2.4. Bemiddelingsprocedure

De bemiddelingsprocedure verloopt als volgt :

  • de werknemer die meent het voorwerp te zijn van een ongelijke behandeling inzake verloning op basis van geslacht, kan zich richten tot de bemiddelaar;
  • de bemiddelaar hoort de werknemer die zich tot hem richt, binnen een termijn van 8 kalenderdagen na het eerste contact. Hij informeert hem over de mogelijkheid om op informele wijze tot een oplossing te komen via een interventie bij een lid van de hiërarchische lijn. Hij handelt enkel met het akkoord van de werknemer. Het bemiddelingsproces vereist het akkoord van beide partijen;
  • het lid van de hiërarchische lijn informeert de bemiddelaar schriftelijk over de maatregelen die hij van plan is te nemen;
  • de bemiddelaar informeert de werknemer over de maatregelen die het lid van de hiërarchische lijn van plan is te nemen;
  • indien de informele bemiddeling niet tot een bevredigend resultaat leidt voor de werknemer, kan hij een klacht indienen.

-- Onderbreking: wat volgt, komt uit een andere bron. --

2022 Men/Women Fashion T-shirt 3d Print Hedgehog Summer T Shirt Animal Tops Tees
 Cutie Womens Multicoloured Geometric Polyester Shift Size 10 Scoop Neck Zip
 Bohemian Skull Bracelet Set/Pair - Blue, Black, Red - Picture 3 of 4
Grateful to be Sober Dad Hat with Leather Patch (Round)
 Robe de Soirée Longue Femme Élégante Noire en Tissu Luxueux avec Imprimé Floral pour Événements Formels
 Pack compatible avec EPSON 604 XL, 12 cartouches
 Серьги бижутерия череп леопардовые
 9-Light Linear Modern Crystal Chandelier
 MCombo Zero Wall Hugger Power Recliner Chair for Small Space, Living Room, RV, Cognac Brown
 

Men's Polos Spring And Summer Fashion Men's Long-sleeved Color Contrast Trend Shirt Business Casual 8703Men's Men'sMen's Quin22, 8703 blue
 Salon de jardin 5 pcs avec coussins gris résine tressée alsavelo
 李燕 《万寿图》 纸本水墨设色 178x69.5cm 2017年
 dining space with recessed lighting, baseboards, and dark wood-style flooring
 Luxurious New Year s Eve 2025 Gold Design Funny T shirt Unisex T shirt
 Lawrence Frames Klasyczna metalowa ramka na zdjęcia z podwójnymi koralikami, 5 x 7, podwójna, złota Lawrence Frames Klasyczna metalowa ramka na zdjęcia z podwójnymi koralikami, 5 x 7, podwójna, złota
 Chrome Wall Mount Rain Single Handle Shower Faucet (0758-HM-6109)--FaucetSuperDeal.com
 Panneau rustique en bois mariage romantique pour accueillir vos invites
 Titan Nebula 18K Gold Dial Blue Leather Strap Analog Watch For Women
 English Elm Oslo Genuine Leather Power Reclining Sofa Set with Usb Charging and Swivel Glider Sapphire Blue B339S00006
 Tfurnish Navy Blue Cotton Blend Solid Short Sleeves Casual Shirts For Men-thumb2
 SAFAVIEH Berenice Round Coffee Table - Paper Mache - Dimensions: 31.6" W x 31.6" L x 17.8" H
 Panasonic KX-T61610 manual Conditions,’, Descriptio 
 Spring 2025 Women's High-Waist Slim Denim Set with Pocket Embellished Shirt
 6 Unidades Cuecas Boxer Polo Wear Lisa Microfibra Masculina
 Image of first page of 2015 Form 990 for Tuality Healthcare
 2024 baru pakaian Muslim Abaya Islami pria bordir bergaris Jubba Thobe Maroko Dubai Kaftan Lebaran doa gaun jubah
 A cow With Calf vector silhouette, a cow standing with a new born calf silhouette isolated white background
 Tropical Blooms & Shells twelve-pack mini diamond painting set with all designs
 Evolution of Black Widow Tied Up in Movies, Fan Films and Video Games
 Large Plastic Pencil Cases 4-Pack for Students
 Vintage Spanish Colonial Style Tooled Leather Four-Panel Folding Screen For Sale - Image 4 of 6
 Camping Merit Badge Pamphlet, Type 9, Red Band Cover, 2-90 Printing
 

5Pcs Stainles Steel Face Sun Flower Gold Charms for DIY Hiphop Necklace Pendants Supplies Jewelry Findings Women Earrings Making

De bemiddelaar stelt op vraag van de ondernemingsraad of van de vakbondsafvaardiging een verslag op van zijn werkzaamheden, waarin hij een overzicht geeft van zijn activiteiten, vaststellingen en aanbevelingen, voor zover de anonimiteit van de betrokken werknemers daarbij kan worden gevrijwaard. De bemiddelaar is aanwezig bij het onderzoek van dit verslag.

Bronnen

Koninklijk besluit van 25 april 2014 betreffende het analyseverslag van de bezoldigingsstructuur van de werknemers, BS 15 mei 2014.

Ministerieel besluit van 25 april 2014 tot vaststelling van de modelformulieren die als basis moeten dienen voor het analyseverslag van de bezoldigingsstructuur van de werknemers, BS 15 mei 2014.

Koninklijk besluit van 25 april 2014 betreffende de bemiddelaar in het kader van de bestrijding van de loonkloof tussen mannen en vrouwen, BS 21 mei 2014.